As I see it, what Hive actually is as a platform, is an enabler for creativity and has the ability to replace the way we "look" at the internet. As rather than seeing it as we do as a transmitter of information to satisfy our needs alone, it also becomes a place for average people to build directly onto the infrastructure itself, which I think is interesting. What I mean by this is that if you write on Facebook, what is actually happening is that your information is stored in their servers around the world. However, when you write on Hive it is stored on the blockchain (yes, still on servers) forever. This is the immutability aspect, but what it also means is that we all become a part of Hive at the base layer, at least through transactions.
However, no one need actually worry much about this, because of the interfaces are the way we visualize it and this is also why it doesn't matter if Hive explodes into the mainstream, because what does that actually mean? If for example Hive Blogging explodes and 100M people join up, it completely changes the experience of bloggers, but has near zero effect on how Splinterlands players interact with Hive, other than making RCs more important and creating accounts a challenge!
This means that no matter how popular "Hive" gets, it doesn't mean that all of the Hive interfaces that look at and interact with the blockchain will become popular. However, it is likely that if one interface had a huge amount of success, there would be a splash effect, so many of the current interfaces would benefit, as new users start to explore different aspects of Hive, changing the way they visualize Hive.
And this attention on the platform will start to attract developers who will also find things like the Hive Development Fund (HDF) interesting to use to offset the costs of their foray into Hive. This means that they will start to build new interfaces on the Layer One code to serve an audience in the hope to generate demand, just like on the internet. And, these new businesses will start to bring what is already available on Web2 onto Web3, as well as utilize the new capabilities to empower them further.
All of this results in an expanding ecosystem on Hive that will increasingly connect with other Web3 interfaces across the internet, to become a creator and consumer paradise. With all the new interjections of crypto and blockchain capabilities, it is a potential renaissance of the early days of the internet, as it opens up more blank canvas on which to paint in all directions, meaning that there is a lot of fringe for anyone interested.

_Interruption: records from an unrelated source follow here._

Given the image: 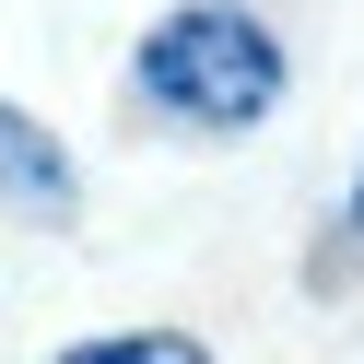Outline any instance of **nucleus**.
<instances>
[{
	"mask_svg": "<svg viewBox=\"0 0 364 364\" xmlns=\"http://www.w3.org/2000/svg\"><path fill=\"white\" fill-rule=\"evenodd\" d=\"M129 82H141L153 118H188V129H259L270 106H282L294 59H282V36H270L247 0H176L165 24L141 36Z\"/></svg>",
	"mask_w": 364,
	"mask_h": 364,
	"instance_id": "f257e3e1",
	"label": "nucleus"
},
{
	"mask_svg": "<svg viewBox=\"0 0 364 364\" xmlns=\"http://www.w3.org/2000/svg\"><path fill=\"white\" fill-rule=\"evenodd\" d=\"M0 200H12V212H36V223L71 212V153H59L48 118H24V106H0Z\"/></svg>",
	"mask_w": 364,
	"mask_h": 364,
	"instance_id": "f03ea898",
	"label": "nucleus"
},
{
	"mask_svg": "<svg viewBox=\"0 0 364 364\" xmlns=\"http://www.w3.org/2000/svg\"><path fill=\"white\" fill-rule=\"evenodd\" d=\"M59 364H212V341H188V329H106V341H71Z\"/></svg>",
	"mask_w": 364,
	"mask_h": 364,
	"instance_id": "7ed1b4c3",
	"label": "nucleus"
},
{
	"mask_svg": "<svg viewBox=\"0 0 364 364\" xmlns=\"http://www.w3.org/2000/svg\"><path fill=\"white\" fill-rule=\"evenodd\" d=\"M353 235H364V176H353Z\"/></svg>",
	"mask_w": 364,
	"mask_h": 364,
	"instance_id": "20e7f679",
	"label": "nucleus"
}]
</instances>
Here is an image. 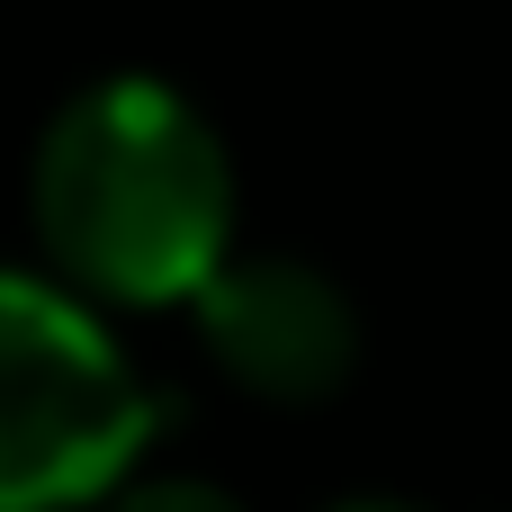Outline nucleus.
<instances>
[{"label": "nucleus", "instance_id": "2", "mask_svg": "<svg viewBox=\"0 0 512 512\" xmlns=\"http://www.w3.org/2000/svg\"><path fill=\"white\" fill-rule=\"evenodd\" d=\"M153 396L108 324L36 270H0V512H63L126 477Z\"/></svg>", "mask_w": 512, "mask_h": 512}, {"label": "nucleus", "instance_id": "3", "mask_svg": "<svg viewBox=\"0 0 512 512\" xmlns=\"http://www.w3.org/2000/svg\"><path fill=\"white\" fill-rule=\"evenodd\" d=\"M198 333L225 378L279 405H315L360 369V306L342 297L333 270L288 261V252H225V270L189 297Z\"/></svg>", "mask_w": 512, "mask_h": 512}, {"label": "nucleus", "instance_id": "1", "mask_svg": "<svg viewBox=\"0 0 512 512\" xmlns=\"http://www.w3.org/2000/svg\"><path fill=\"white\" fill-rule=\"evenodd\" d=\"M27 207L54 270L117 306L198 297L234 252L225 135L189 90L153 72H108L45 117Z\"/></svg>", "mask_w": 512, "mask_h": 512}, {"label": "nucleus", "instance_id": "5", "mask_svg": "<svg viewBox=\"0 0 512 512\" xmlns=\"http://www.w3.org/2000/svg\"><path fill=\"white\" fill-rule=\"evenodd\" d=\"M324 512H423V504H405V495H342V504H324Z\"/></svg>", "mask_w": 512, "mask_h": 512}, {"label": "nucleus", "instance_id": "4", "mask_svg": "<svg viewBox=\"0 0 512 512\" xmlns=\"http://www.w3.org/2000/svg\"><path fill=\"white\" fill-rule=\"evenodd\" d=\"M108 512H243L225 486H198V477H144V486H117Z\"/></svg>", "mask_w": 512, "mask_h": 512}]
</instances>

And, it couldn't come to soon, as the "traditional" internet has been commandeered over the last decade to become owned by a handful of companies globally, who use it to manipulate us into making more money for them. It has become a place that crushes the creator, not empowers them, as monetization models are in the hands of the centralized administrators and corporations, not the audience that consumes them.
And this is why the distributed ownership model of crypto and the infrastructure is so important, because it enables us as the creators and the consumers to build a more direct relationship with each other, rather than relying on the handful of corporations to deliver the experience to us.
But, Vincent need not worry, because it is unlikely that Hive is ever going to be as mainstream as Facebook or Instagram, because that is not what the industry of decentralization is about. What it can do is capture 100 million users through its various interfaces and empower them to take part in the decentralization of internet ownership globally, so there can no longer be a monopolization of information distribution again.
And with that at stake, who can possibly get bored?